**练习任务**
- A) 根据下面的源文档，执行 C 操作时如果该员工没有任务，应当输出什么？
- B) 请从下面的源文档中原样摘录从“Write a program”到“(M ≤ 50,000).”的这一段文字。

**源文档**
>>>
Assign the task （并查集）

There is a company that has N employees(numbered from 1 to N),every employee in the company has a immediate boss (except for the leader of whole company).If you are the immediate boss of someone,that person is your subordinate, and all his subordinates are your subordinates as well. If you are nobody's boss, then you have no subordinates,the employee who has no immediate boss is the leader of whole company.So it means the N employees form a tree.

The company usually assigns some tasks to some employees to finish.When a task is assigned to someone,He/She will assigned it to all his/her subordinates.In other words,the person and all his/her subordinates received a task in the same time. Furthermore,whenever a employee received a task,he/she will stop the current task(if he/she has) and start the new one.

Write a program that will help in figuring out some employee’s current task after the company assign some tasks to some employee.

Input

The first line contains a single positive integer T( T <= 10 ), indicates the number of test cases.

For each test case:

The first line contains an integer N (N ≤ 50,000) , which is the number of the employees.

The following N - 1 lines each contain two integers u and v, which means the employee v is the immediate boss of employee u(1<=u,v<=N).

The next line contains an integer M (M ≤ 50,000).

The following M lines each contain a message which is either

"C x" which means an inquiry for the current task of employee x

or

"T x y"which means the company assign task y to employee x.

(1<=x<=N,0<=y<=10^9)

Output

For each test case, print the test case number (beginning with 1) in the first line and then for every inquiry, output the correspond answer per line.

Sample Input

1 
5 
4 3 
3 2 
1 3 
5 2 
5 
C 3 
T 2 1
 C 3 
T 3 2 
C 3

Sample Output

Case #1:
-1 
1 
2

题意：

在一个公司内有N个员工，他们都有自己的直接上司和直接下属，如果没有老板，那么他就是公司的大boss（董事长），

如果没有下属，那么他就最底层的劳动人民，对于一个中层干部来说，他的上司的上司也是自己的上司，他的下属的下属

也是自己的下属

对于被安排的任务，当领导的总是不愿意自己干，因此，要和自己的下属一起干，下属接到新任务，总是把手里的任务放下

来干新任务

有两种操作      T  操作 ：输入a，b    把任务b交给a来干

                         C 操作 ： 输入 a， 询问a当前干的任务，如果没有任务输出-1，如果有任务，输出任务编号

思路：

这道题，我是在做线段树的训练中遇到的，当时一看存在上下属关系，很明显用并查集

但是又有区间的更新，和点查找，想用线段树做，但是区间又不是连续的，没办法下手

最后，还是选择了并查集

代码：

#include<stdio.h>
#include<string.h>
#define MAX 50005
using namespace std;
struct node{
    int tesk;  //记录任务种类 没有任务为-1
    int boss;  //记录自己的上司
}tree[MAX];
int n,v,t;
int time[MAX]; //记录接到任务的员工，在整个公司是第几个接到的
void init(){   //初始化
    int i;
    for(i=0;i<=n;i++)
<<<
**所给资料**
>>>
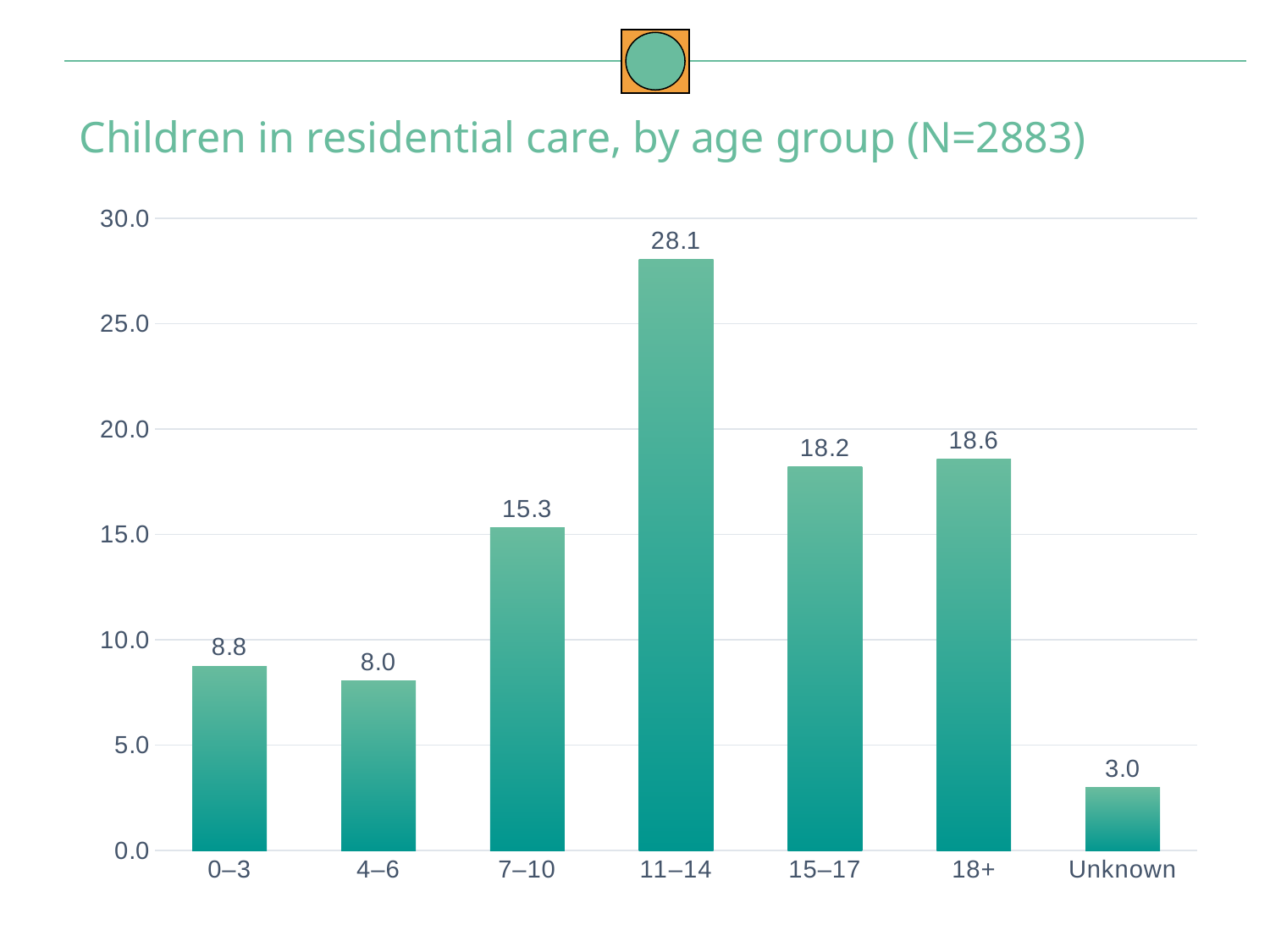
How many categories are shown on the x axis? 7 Is the value for 15–17 greater or less than 20.0? less Which is larger, the value for 0–3 or the value for 4–6? 0–3 What is the title of the chart? Children in residential care, by age group (N=2883) What is the value for the 11–14 age group? 28.1 What kind of chart is shown on the slide? bar chart What is the value for the Unknown category? 3.0 What is the difference between the values for 18+ and 15–17? 0.4 What is the difference between the values for 11–14 and 7–10? 12.8 Which age group has the highest value? 11–14 What is the value for the 0–3 age group? 8.8 Which category has the lowest value? Unknown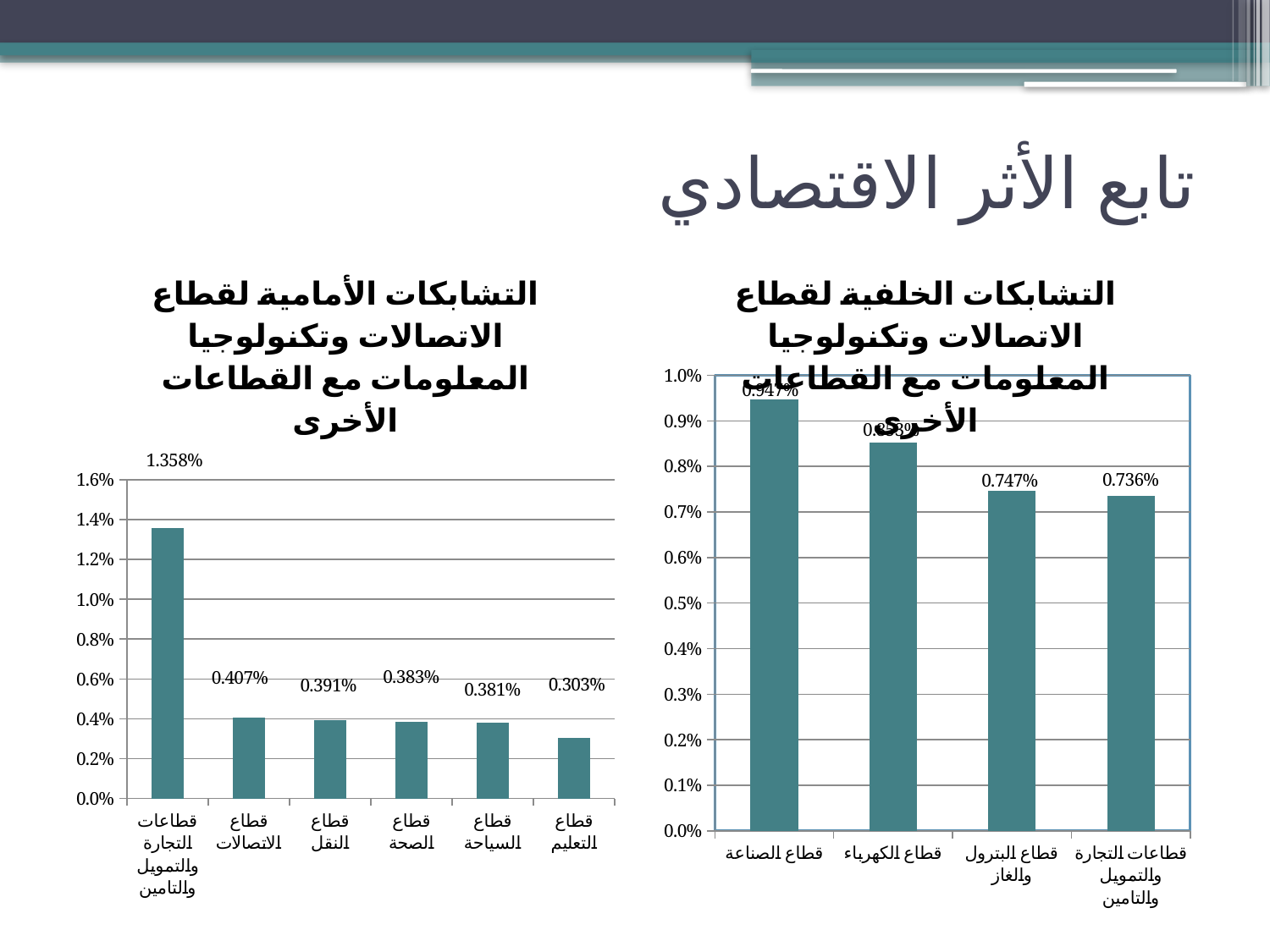
In the right-hand chart (التشابكات الخلفية), how many categories are plotted? 4 In the left-hand chart (التشابكات الأمامية), which category has the lowest value? قطاع التعليم In the left-hand chart (التشابكات الأمامية), what is the value for قطاعات التجارة والتمويل والتأمين? 1.358% In the right-hand chart (التشابكات الخلفية), which category has the highest value? قطاع الصناعة In the right-hand chart (التشابكات الخلفية), which category has the lowest value? قطاعات التجارة والتمويل والتأمين In the right-hand chart (التشابكات الخلفية), what is the value for قطاع الصناعة? 0.947% In the left-hand chart (التشابكات الأمامية), what is the value for قطاع التعليم? 0.303% What type of chart is the left-hand chart (التشابكات الأمامية)? bar chart In the left-hand chart (التشابكات الأمامية), is the value for قطاع الاتصالات greater or less than 0.6%? less In the left-hand chart (التشابكات الأمامية), how many categories are plotted? 6 In the right-hand chart (التشابكات الخلفية), what is the value for قطاع البترول والغاز? 0.747% In the right-hand chart (التشابكات الخلفية), what is the difference between the values for قطاع الصناعة and قطاع البترول والغاز? 0.200%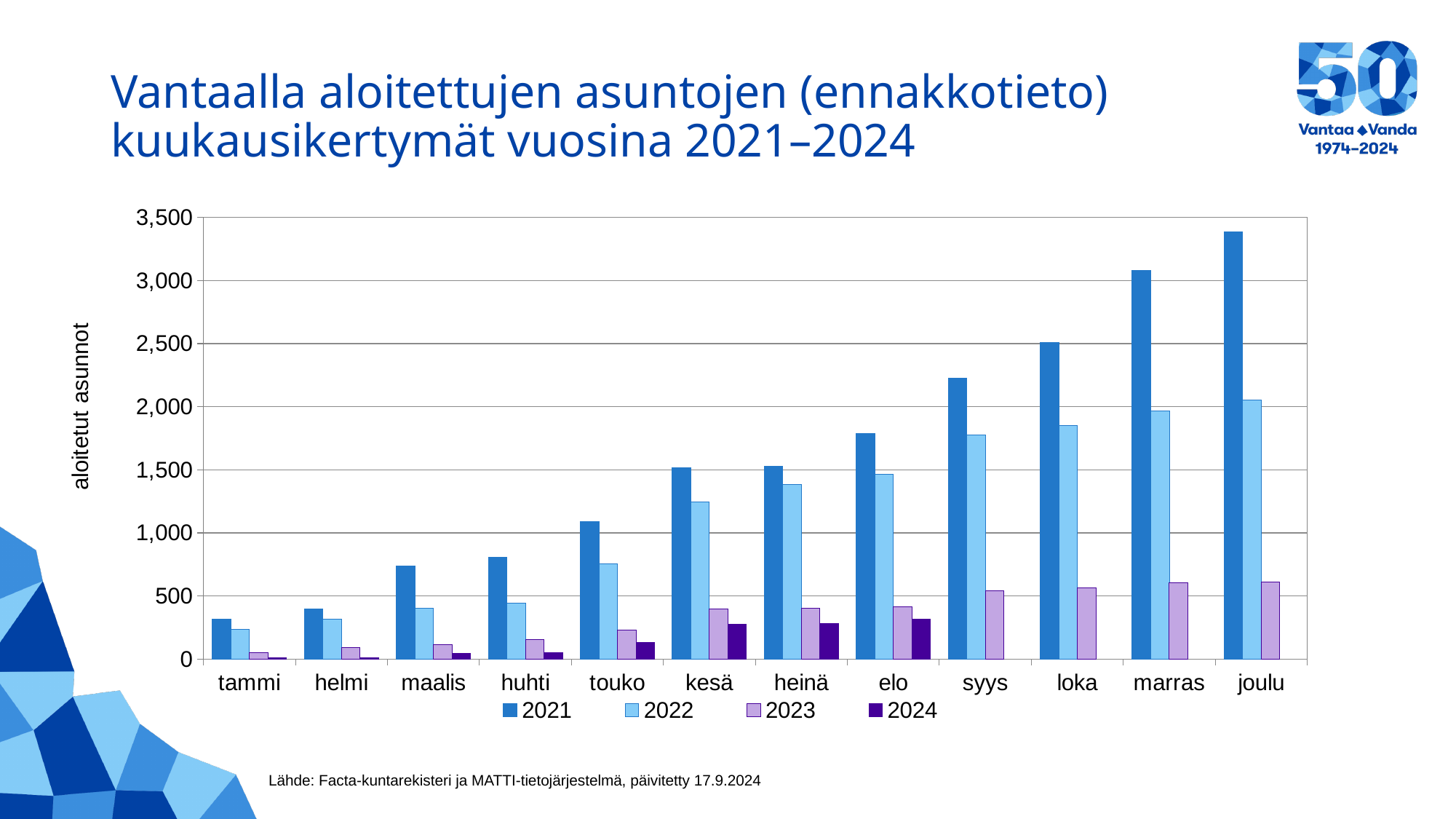
Is the 2023 value for joulu greater or less than 500? greater Which month has the highest value for the 2021 series? joulu Is the 2021 value for joulu greater or less than 3,000? greater How many months are shown on the x axis? 12 Is the 2024 value for elo greater or less than 500? less Do the 2021 values rise or fall from tammi to joulu? rise Which month has the lowest value for the 2021 series? tammi How many series does the legend list? 4 What is the label of the y axis? aloitetut asunnot What kind of chart is shown on the slide? bar chart For kesä, which series has the larger value, 2021 or 2022? 2021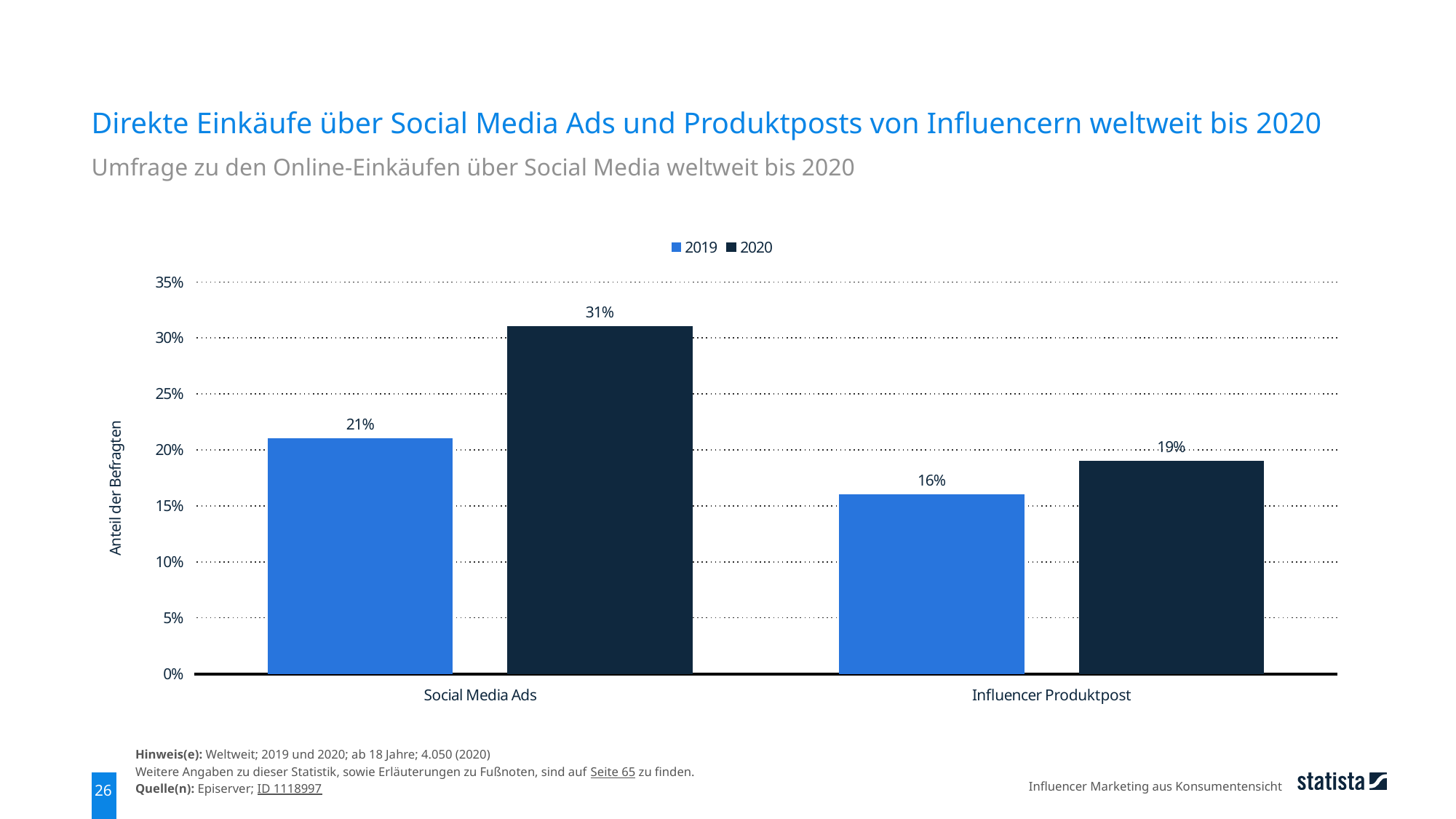
What is the difference between the 2020 and 2019 values for Social Media Ads? 10% What is the value for Social Media Ads in 2020? 31% What is the difference between the 2020 and 2019 values for Influencer Produktpost? 3% How many categories are shown on the x axis? 2 How many series does the legend list? 2 Which is larger: the 2019 value for Social Media Ads or the 2020 value for Influencer Produktpost? 2019 value for Social Media Ads What is the value for Influencer Produktpost in 2020? 19% What is the value for Influencer Produktpost in 2019? 16% What kind of chart is shown on the slide? Bar chart Which category has the highest value in 2020? Social Media Ads What is the value for Social Media Ads in 2019? 21% Which category has the lowest value in 2019? Influencer Produktpost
<<<
**练习答案**
- A) 输出 -1。

- B)
Write a program that will help in figuring out some employee’s current task after the company assign some tasks to some employee.

Input

The first line contains a single positive integer T( T <= 10 ), indicates the number of test cases.

For each test case:

The first line contains an integer N (N ≤ 50,000) , which is the number of the employees.

The following N - 1 lines each contain two integers u and v, which means the employee v is the immediate boss of employee u(1<=u,v<=N).

The next line contains an integer M (M ≤ 50,000).